In conventional 2-D vector-radix algorithm, we decompose the indices $k_1,k_2$ into 4 groups:

 $$\begin{array}{lcl}
X(2 k_1, 2 k_2) & : & \text{even-even} \\
X(2 k_1, 2 k_2 +1) & : & \text{even-odd} \\
X(2 k_1 +1, 2 k_2) & : & \text{odd-even} \\
X(2 k_1+1, 2 k_2+1) & : & \text{odd-odd}
\end{array}$$

By the split vector-radix algorithm, the first three groups remain unchanged, the fourth odd-odd group is further decomposed into another four sub-groups, and seven groups in total:

 $$\begin{array}{lcl}
X(2 k_1, 2 k_2) & : & \text{even-even} \\
X(2 k_1, 2 k_2 +1) & : & \text{even-odd} \\
X(2 k_1 +1, 2 k_2) & : & \text{odd-even} \\
X(4 k_1+1, 4 k_2+1) & : & \text{odd-odd} \\
X(4 k_1+1, 4 k_2+3) & : & \text{odd-odd} \\
X(4 k_1+3, 4 k_2+1) & : & \text{odd-odd} \\
X(4 k_1+3, 4 k_2+3) & : & \text{odd-odd}
\end{array}$$

That means the fourth term in 2-D DIT radix-$(2\times 2)$ equation, $S_{11}(k_1,k_2) W_{N}^{k_1+k_2}$ becomes:

 $A_{11}(k_1,k_2) W_N^{k_1+k_2} + A_{13}(k_1,k_2) W_N^{k_1+3 k_2} +A_{31}(k_1,k_2) W_N^{3 k_1+k_2} + A_{33}(k_1,k_2) W_N^{3(k_1+k_2)},$

where $A_{ij}(k_1,k_2)=\sum_{n_1=0}^{N/4-1} \sum_{n_2=0}^{N/4-1} x[4 n_1 + i, 4 n_2 + j] \cdot W_{N/4}^{n_1 k_1} W_{N/4}^{n_2 k_2}$

The 2-D N by N DFT is then obtained by successive use of the above decomposition, up to the last stage.

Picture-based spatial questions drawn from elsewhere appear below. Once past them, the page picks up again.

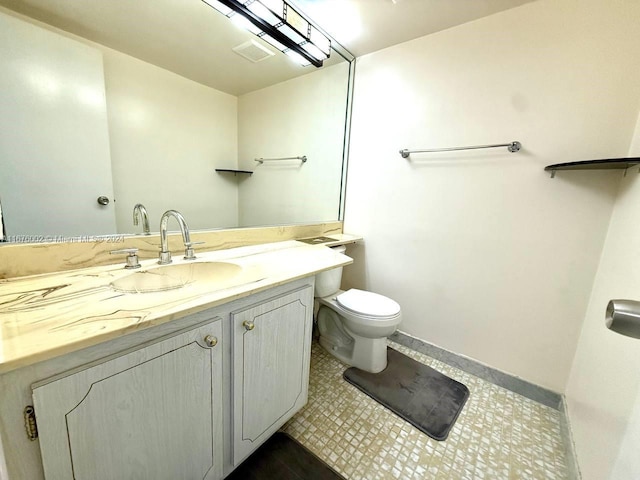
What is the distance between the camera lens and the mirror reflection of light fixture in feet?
4.02

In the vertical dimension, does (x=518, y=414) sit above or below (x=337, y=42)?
below

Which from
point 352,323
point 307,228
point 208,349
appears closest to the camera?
point 208,349

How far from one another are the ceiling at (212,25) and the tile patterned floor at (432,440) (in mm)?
2069

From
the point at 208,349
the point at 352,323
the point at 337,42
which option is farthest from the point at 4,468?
the point at 337,42

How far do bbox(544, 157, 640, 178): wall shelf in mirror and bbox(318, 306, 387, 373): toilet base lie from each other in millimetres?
1314

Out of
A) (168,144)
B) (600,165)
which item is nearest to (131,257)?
(168,144)

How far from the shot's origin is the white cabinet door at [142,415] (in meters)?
0.53

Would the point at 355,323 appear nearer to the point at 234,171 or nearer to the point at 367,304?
the point at 367,304

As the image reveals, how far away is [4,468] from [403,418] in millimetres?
1433

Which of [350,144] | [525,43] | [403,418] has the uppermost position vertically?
[525,43]

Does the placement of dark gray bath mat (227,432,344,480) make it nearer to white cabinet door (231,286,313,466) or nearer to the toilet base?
white cabinet door (231,286,313,466)

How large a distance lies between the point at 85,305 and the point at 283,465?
0.99 m

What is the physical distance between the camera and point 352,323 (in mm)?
1549

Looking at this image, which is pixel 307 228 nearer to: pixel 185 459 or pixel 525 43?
pixel 185 459
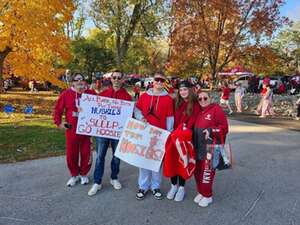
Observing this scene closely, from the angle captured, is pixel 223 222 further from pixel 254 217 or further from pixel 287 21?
pixel 287 21

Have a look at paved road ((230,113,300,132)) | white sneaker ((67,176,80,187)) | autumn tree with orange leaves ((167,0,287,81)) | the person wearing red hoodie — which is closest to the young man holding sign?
the person wearing red hoodie

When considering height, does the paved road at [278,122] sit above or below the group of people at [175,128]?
below

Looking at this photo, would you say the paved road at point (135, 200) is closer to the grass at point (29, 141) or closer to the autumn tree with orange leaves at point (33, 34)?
the grass at point (29, 141)

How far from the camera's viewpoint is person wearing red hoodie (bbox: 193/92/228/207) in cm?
411

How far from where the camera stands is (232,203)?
4402 mm

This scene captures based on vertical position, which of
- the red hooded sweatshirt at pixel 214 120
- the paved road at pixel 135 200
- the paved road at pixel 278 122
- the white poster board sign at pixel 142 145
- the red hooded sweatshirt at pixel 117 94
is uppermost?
the red hooded sweatshirt at pixel 117 94

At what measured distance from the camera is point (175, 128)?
4.39 m

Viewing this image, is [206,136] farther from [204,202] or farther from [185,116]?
[204,202]

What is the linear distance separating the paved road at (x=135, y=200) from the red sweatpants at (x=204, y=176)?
223mm

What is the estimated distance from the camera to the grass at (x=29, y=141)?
663cm

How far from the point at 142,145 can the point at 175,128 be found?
1.70 ft

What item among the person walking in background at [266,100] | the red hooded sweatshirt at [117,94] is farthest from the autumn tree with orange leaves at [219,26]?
the red hooded sweatshirt at [117,94]

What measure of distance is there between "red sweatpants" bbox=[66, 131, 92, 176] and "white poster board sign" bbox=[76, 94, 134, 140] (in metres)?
0.18

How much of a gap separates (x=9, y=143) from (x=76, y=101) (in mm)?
3564
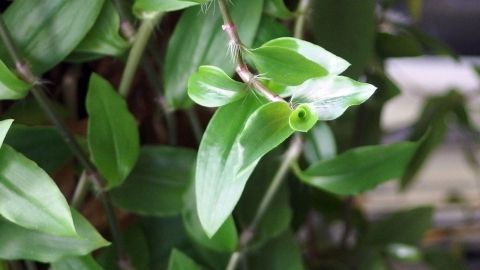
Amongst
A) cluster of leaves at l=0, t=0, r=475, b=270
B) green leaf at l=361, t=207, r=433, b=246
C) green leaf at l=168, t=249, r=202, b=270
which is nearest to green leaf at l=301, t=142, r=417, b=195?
cluster of leaves at l=0, t=0, r=475, b=270

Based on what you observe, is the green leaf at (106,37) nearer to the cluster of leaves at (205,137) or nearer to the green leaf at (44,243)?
the cluster of leaves at (205,137)

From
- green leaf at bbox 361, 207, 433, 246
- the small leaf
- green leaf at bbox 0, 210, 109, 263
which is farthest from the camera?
green leaf at bbox 361, 207, 433, 246

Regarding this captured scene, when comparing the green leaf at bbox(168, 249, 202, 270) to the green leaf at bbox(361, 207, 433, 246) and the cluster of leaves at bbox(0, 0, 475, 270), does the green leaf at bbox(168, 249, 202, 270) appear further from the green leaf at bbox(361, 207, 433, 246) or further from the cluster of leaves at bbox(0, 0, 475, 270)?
the green leaf at bbox(361, 207, 433, 246)

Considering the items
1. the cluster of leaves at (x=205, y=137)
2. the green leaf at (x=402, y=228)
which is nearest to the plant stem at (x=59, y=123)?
the cluster of leaves at (x=205, y=137)

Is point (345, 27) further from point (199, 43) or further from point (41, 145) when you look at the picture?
point (41, 145)

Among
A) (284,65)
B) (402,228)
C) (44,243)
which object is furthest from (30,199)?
(402,228)

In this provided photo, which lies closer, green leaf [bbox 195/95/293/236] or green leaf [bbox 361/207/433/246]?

It has been shown that the split vector radix algorithm has saved about 30% of the complex multiplications and about the same number of the complex additions for typical $1024\times 1024$ array, compared with the vector-radix algorithm.